De werkgever doet er goed aan om de OR zo vroeg mogelijk te betrekken bij de plannen. De raad kan dan meedenken over de gevolgen voor de werknemers en eventueel input verzamelen bij de werknemers. De kans op een positief advies is dan het grootst.
5.1.2 Het advies
redelijke termijn
inhoudelijk
De OR spreekt met de werkgever af wanneer het advies in het postvakje zit. Dat moet een redelijke termijn zijn, waarin de OR de tijd heeft om zich te verdiepen in de plannen, de achterban te raadplegen en te spreken met deskundigen. De OR kiest in de praktijk vaak voor één van deze opties:
- geen advies uitbrengen;
- positief adviseren;
- negatief adviseren;
- positief of negatief adviseren onder de voorwaarde dat de werkgever bepaalde aanpassingen in de plannen maakt.
Een inhoudelijk advies geven, mag ook. Dat is advies op verschillende onderdelen van het voorgenomen besluit om zo meer invloed uit te oefenen en in onderhandeling te gaan.

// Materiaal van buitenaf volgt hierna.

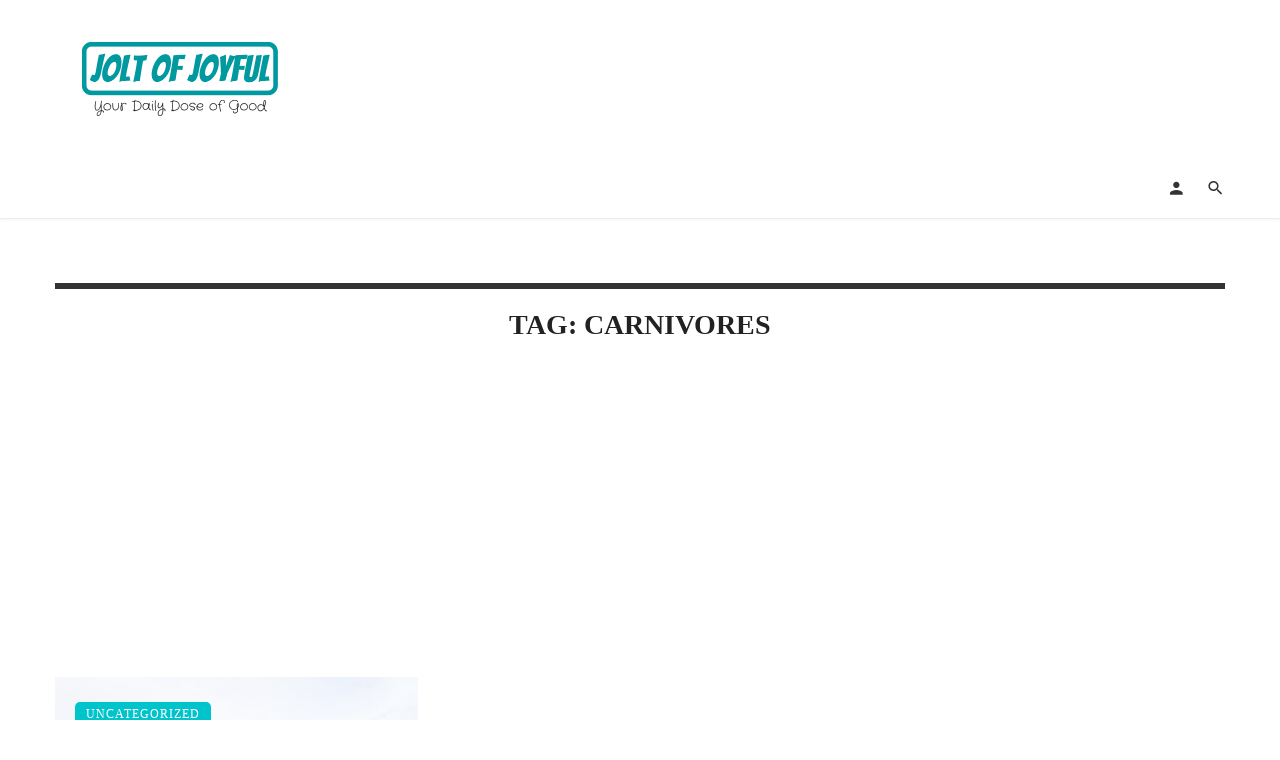

--- FILE ---
content_type: text/html; charset=utf-8
request_url: https://www.google.com/recaptcha/api2/aframe
body_size: 269
content:
<!DOCTYPE HTML><html><head><meta http-equiv="content-type" content="text/html; charset=UTF-8"></head><body><script nonce="WSOHfxwx6PkhCE2rHnRXfA">/** Anti-fraud and anti-abuse applications only. See google.com/recaptcha */ try{var clients={'sodar':'https://pagead2.googlesyndication.com/pagead/sodar?'};window.addEventListener("message",function(a){try{if(a.source===window.parent){var b=JSON.parse(a.data);var c=clients[b['id']];if(c){var d=document.createElement('img');d.src=c+b['params']+'&rc='+(localStorage.getItem("rc::a")?sessionStorage.getItem("rc::b"):"");window.document.body.appendChild(d);sessionStorage.setItem("rc::e",parseInt(sessionStorage.getItem("rc::e")||0)+1);localStorage.setItem("rc::h",'1769427868866');}}}catch(b){}});window.parent.postMessage("_grecaptcha_ready", "*");}catch(b){}</script></body></html>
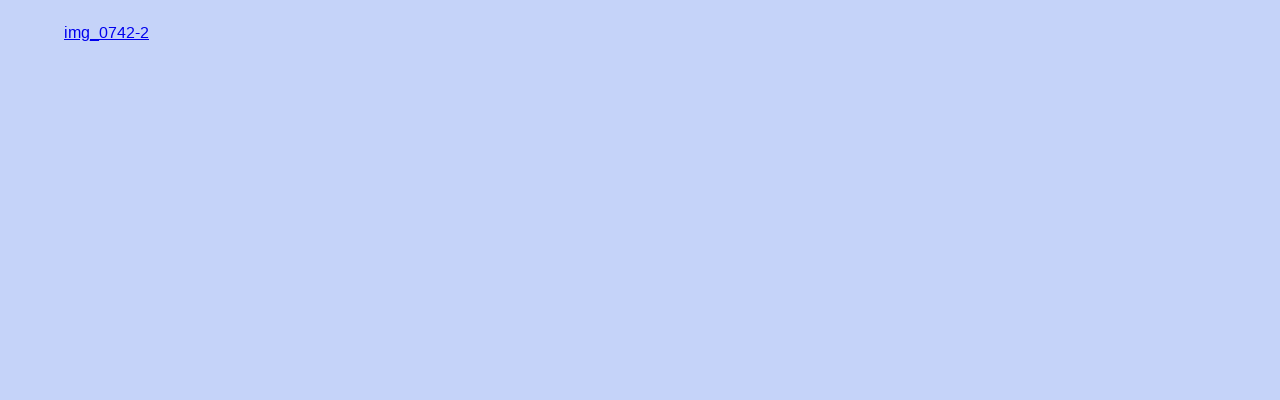

--- FILE ---
content_type: text/html; charset=utf-8
request_url: https://www.google.com/recaptcha/api2/aframe
body_size: 266
content:
<!DOCTYPE HTML><html><head><meta http-equiv="content-type" content="text/html; charset=UTF-8"></head><body><script nonce="v_D8e1CeuyBn5q9sG6K5-Q">/** Anti-fraud and anti-abuse applications only. See google.com/recaptcha */ try{var clients={'sodar':'https://pagead2.googlesyndication.com/pagead/sodar?'};window.addEventListener("message",function(a){try{if(a.source===window.parent){var b=JSON.parse(a.data);var c=clients[b['id']];if(c){var d=document.createElement('img');d.src=c+b['params']+'&rc='+(localStorage.getItem("rc::a")?sessionStorage.getItem("rc::b"):"");window.document.body.appendChild(d);sessionStorage.setItem("rc::e",parseInt(sessionStorage.getItem("rc::e")||0)+1);localStorage.setItem("rc::h",'1768370955160');}}}catch(b){}});window.parent.postMessage("_grecaptcha_ready", "*");}catch(b){}</script></body></html>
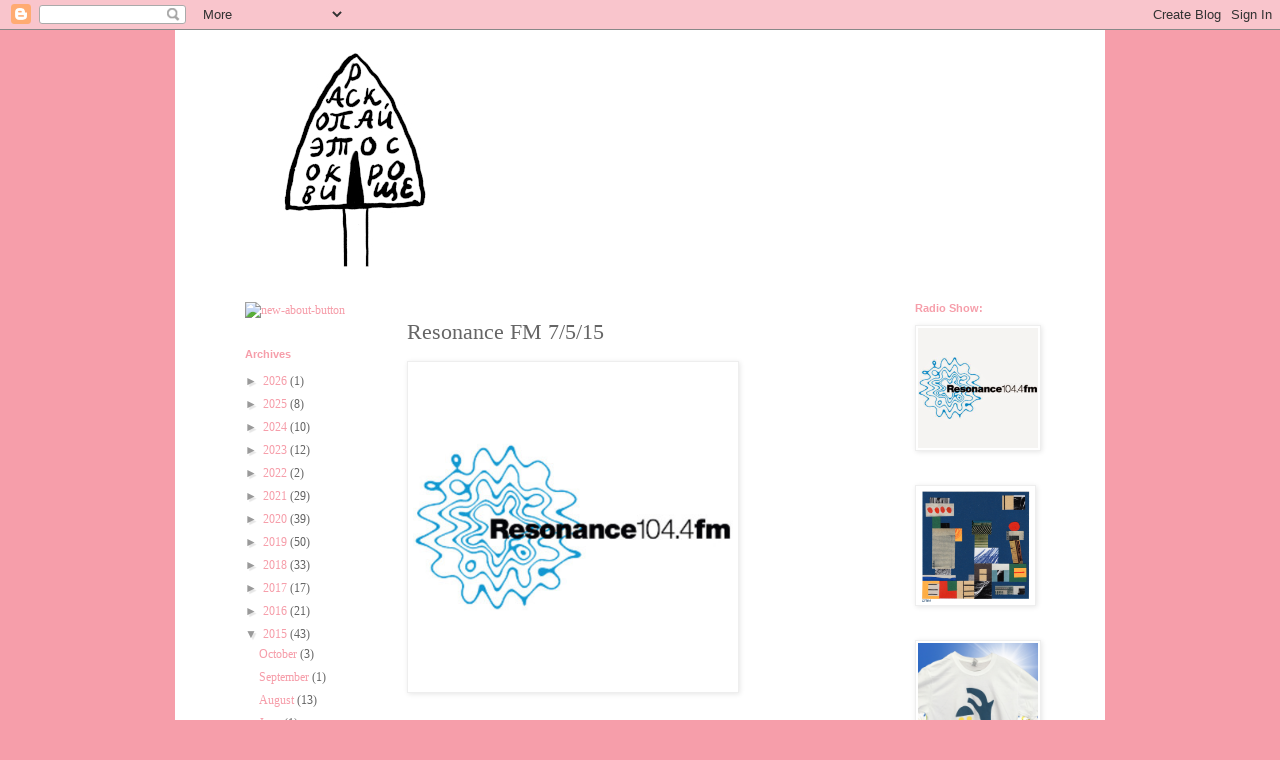

--- FILE ---
content_type: text/plain
request_url: https://www.google-analytics.com/j/collect?v=1&_v=j102&a=835772165&t=pageview&_s=1&dl=http%3A%2F%2Fdigthattreasure.blogspot.com%2F2015%2F05%2Fresonance-fm-7415.html&ul=en-us%40posix&dt=Dig%20That%20Treasure!%3A%20Resonance%20FM%207%2F5%2F15&sr=1280x720&vp=1280x720&_u=IEBAAEABAAAAACAAI~&jid=1682648840&gjid=1172052768&cid=1791723063.1768786831&tid=UA-44047886-1&_gid=1506012331.1768786831&_r=1&_slc=1&z=1553404786
body_size: -454
content:
2,cG-8T84SYWQN1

De OR maakt zelf afspraken met de werkgever over hoe de adviesaanvraag wordt beantwoord. Dat hoeft zelfs niet schriftelijk, maar dat is wel het handigst. Zo ontstaat er geen discussie achteraf over het advies van de OR.
5.1.3 Na het antwoord
Na het ontvangen van het OR-advies neemt de werkgever een definitief besluit. Dat zet hij op papier en stuurt hij naar de OR. Gaat de werkgever (deels) in tegen het advies van de OR, dan moet hij beargumenteren waarom. De werkgever moet een maand wachten tot hij de beslissing uitvoert. Dit is de zogeheten opschortingstermijn die de OR de kans geeft om tegen het besluit in te gaan en een procedure te starten. De OR stapt daarvoor niet naar de kantonrechter, maar naar de Ondernemingskamer (OK). De OK maakt deel uit van het gerechtshof van Amsterdam en doet uitspraken over geschillen in het adviesrecht. De OR kan in beroep gaan om drie verschillende redenen:
- de werkgever gaat tegen het advies van de OR in;
- de werkgever heeft niet om advies gevraagd;
- de werkgever heeft informatie achtergehouden en de OR had met die kennis een ander advies gegeven.
Uitvoering
verhuizing
ontruimingsplan
De werkgever kan een adviesaanvraag sturen naar de OR als hij weet dat hij bepaalde plannen wil uitvoeren, maar nog niet weet hoe. Hij moet dan uiteindelijk een aparte adviesaanvraag indienen over hoe hij het besluit wil uitvoeren. Daar kunnen arbeidsomstandigheden een belangrijke rol in spelen. Denk aan een verhuizing. Als de werkgever uitlegt hoe hij de verhuizing in gang wil zetten en tot een goed einde wil brengen, kun je de OR aanraden om positief te adviseren, op voorwaarde dat daar onder andere melding wordt gemaakt van het voornemen voor een nieuw ontruimingsplan en aandacht voor het inrichten van de nieuwe werkplekken.